[start of Text]
Muhibbah Engineering - APH still a thorny issue

Target RM0.90 (Long Term: Neutral)

Muhibbah's annualised 9M12 core net profit made up 100% of our full-year number but was 8% above consensus. The results were in line as we expect the weakness in shipyard earnings to flow through in 4Q. The prolonged non-resolution of the APH issue remains a key risk.


Media Chinese Int'l - The story gets better

Target RM1.18 (Long Term: Neutral)

1H13 core EPS was in line with our expectations at 45% of our full-year number, but fell short of consensus at 41%. We expect a stronger 2H due to Christmas spend and election coverage. Adex remains cautious as businesses take a wait-and-see approach before elections are called.


JT International - Smoke on the horizon

Target RM7.00 (Long Term: Neutral)

JTI's 3Q12 briefing was short on stock catalysts. The company reaffirmed that the 20 sen/pack price hike is positive for margins as it more than covers the hike in ad valorem and sales tax payable. But this could also be negated by a moderate volume decline.


Hap Seng Plantations - A victim of lower yields in Sabah

Target RM2.98 (Long Term: Neutral)

Hap Seng Plantations turned in weaker plantation numbers for 9M12, dragged down mainly by lower production, weak selling prices and higher production costs.


Genting Malaysia - Still a Malaysian story

Target RM3.98 (Long Term: Neutral)

With 9M12 core net profit making up 75% of our FY12 forecast, 3Q12 is in line but 10% below consensus. Our numbers were 8% below consensus before the results as we chose to remain prudent on its UK operations which did indeed swing to losses in 3Q12.


Post titleGenting Bhd - Showing strength in diversity, yet again

Target RM14.50 (Long Term: Out Perform)

Although 9M12 core profit accounts for 76% of our FY12 forecast (4Q is seasonally stronger), we consider the results to be in line as there will be no contributions from its Malaysian power operations in 4Q12. We believe management took the opportunity to kitchen-sink in 3Q.


Carlsberg Brewery (M) - Brewing higher margins

Target RM14.50 (Long Term: Out Perform)

Carlsberg's 9M12 net profit of RM145m was above expectations, making up 81% and 82% of our and consensus estimates respectively. We expect 4Q to be strong, driven by more wedding dinners as the Dragon Lunar Year draws to a close.


BIMB Holdings - An all-round “A” rating

Target RM4.00 (Long Term: Out Perform)

Better-than-expected loan growth and surprisingly low credit costs pushed BIMB's 9M12 earnings to 82% of our full-year forecast and 83% of consensus, beating expectations. The 55% surge in 9M net profit was driven mainly by brisk topline growth.


Axiata Group - Cash piling up

Target RM7.15 (Long Term: Out Perform)
[end of Text]
[start of Stored records]
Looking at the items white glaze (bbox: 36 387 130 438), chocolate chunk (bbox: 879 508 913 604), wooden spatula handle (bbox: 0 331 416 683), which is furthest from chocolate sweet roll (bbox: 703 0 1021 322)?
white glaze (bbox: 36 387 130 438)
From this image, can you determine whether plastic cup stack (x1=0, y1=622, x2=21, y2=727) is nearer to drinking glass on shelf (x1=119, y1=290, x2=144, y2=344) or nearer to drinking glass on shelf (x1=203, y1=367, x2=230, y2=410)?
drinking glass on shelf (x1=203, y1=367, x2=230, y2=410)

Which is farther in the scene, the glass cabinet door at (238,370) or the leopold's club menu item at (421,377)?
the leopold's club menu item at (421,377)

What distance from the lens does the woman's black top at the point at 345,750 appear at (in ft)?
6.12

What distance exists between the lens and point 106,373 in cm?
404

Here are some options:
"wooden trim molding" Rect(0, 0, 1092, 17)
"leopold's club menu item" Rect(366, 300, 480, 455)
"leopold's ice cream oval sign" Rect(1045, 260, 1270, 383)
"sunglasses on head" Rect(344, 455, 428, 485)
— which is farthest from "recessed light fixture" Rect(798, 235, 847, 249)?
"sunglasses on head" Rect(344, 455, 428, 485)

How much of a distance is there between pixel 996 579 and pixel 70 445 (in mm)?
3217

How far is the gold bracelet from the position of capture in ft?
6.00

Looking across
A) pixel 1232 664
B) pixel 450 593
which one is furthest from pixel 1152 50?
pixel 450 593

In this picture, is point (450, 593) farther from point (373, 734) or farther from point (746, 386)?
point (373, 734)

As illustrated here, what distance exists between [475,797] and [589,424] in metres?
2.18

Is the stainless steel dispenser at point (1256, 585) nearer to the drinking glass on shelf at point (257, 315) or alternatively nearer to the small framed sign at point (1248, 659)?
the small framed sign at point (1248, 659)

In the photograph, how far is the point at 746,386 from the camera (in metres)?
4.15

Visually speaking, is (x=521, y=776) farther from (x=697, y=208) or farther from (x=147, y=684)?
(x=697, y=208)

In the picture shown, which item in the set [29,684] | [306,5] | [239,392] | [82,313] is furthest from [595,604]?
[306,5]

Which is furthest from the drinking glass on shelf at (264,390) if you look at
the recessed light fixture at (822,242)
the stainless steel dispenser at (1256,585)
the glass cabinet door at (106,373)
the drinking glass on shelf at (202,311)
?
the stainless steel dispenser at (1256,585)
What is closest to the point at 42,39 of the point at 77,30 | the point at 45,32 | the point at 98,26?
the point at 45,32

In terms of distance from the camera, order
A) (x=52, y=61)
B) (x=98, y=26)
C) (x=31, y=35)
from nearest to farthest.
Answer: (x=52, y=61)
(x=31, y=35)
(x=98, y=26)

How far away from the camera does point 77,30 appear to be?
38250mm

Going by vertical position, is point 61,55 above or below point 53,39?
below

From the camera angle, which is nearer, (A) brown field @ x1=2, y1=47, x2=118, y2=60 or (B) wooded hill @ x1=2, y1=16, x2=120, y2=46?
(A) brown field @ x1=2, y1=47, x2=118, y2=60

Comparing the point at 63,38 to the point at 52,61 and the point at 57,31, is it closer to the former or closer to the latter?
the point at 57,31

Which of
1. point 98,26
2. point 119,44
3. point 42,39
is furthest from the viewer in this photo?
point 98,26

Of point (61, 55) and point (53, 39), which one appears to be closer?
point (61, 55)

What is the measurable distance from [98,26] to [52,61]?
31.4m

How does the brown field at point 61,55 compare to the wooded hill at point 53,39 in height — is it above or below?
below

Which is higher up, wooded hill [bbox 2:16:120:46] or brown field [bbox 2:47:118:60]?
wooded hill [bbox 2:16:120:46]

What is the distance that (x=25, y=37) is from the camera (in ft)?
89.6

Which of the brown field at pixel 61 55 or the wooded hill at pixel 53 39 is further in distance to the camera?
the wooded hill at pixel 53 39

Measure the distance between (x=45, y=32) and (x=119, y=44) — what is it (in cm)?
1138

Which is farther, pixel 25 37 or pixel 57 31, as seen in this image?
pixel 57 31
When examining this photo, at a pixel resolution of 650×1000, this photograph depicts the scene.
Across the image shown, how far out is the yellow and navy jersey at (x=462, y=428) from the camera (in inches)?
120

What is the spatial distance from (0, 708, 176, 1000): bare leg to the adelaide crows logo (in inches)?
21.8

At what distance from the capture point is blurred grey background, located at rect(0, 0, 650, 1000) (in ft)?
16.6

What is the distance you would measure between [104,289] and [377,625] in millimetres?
[end of Stored records]
Set tasks:
(A) Return the passage of the brokerage notes between "Target RM3.98 (Long" and "kitchen-sink in 3Q.", inclusive, copied word for word.
(B) Carry the brokerage notes further from the point where they stop.
The data has no connection to the brokerage notes.

Solved problems:
(A)
Target RM3.98 (Long Term: Neutral)

With 9M12 core net profit making up 75% of our FY12 forecast, 3Q12 is in line but 10% below consensus. Our numbers were 8% below consensus before the results as we chose to remain prudent on its UK operations which did indeed swing to losses in 3Q12.


Post titleGenting Bhd - Showing strength in diversity, yet again

Target RM14.50 (Long Term: Out Perform)

Although 9M12 core profit accounts for 76% of our FY12 forecast (4Q is seasonally stronger), we consider the results to be in line as there will be no contributions from its Malaysian power operations in 4Q12. We believe management took the opportunity to kitchen-sink in 3Q.

(B)
Annualised 9M12 core net profit was 4% below CIMB’s number due to weaker-than-expected profits at XL. But it was 8% above consensus. Celcom, Dialog and Robi had commendable quarters. XL Axiata raised its FY12 capex by ~25% by bringing forward its spending from FY13. Despite XL’s higher capex, we think Axiata could spring a positive dividend surprise given its strong cash generation, with 3Q net debt/ EBITDA falling qoq to 0.64x from 0.68x. We cut our FY12-14 EPS estimates by 2-3% and SOP-based target price from RM7.49 to RM7.15 on lower estimates for XL and the rupiah. Axiata remains an Outperform and our top telco pick.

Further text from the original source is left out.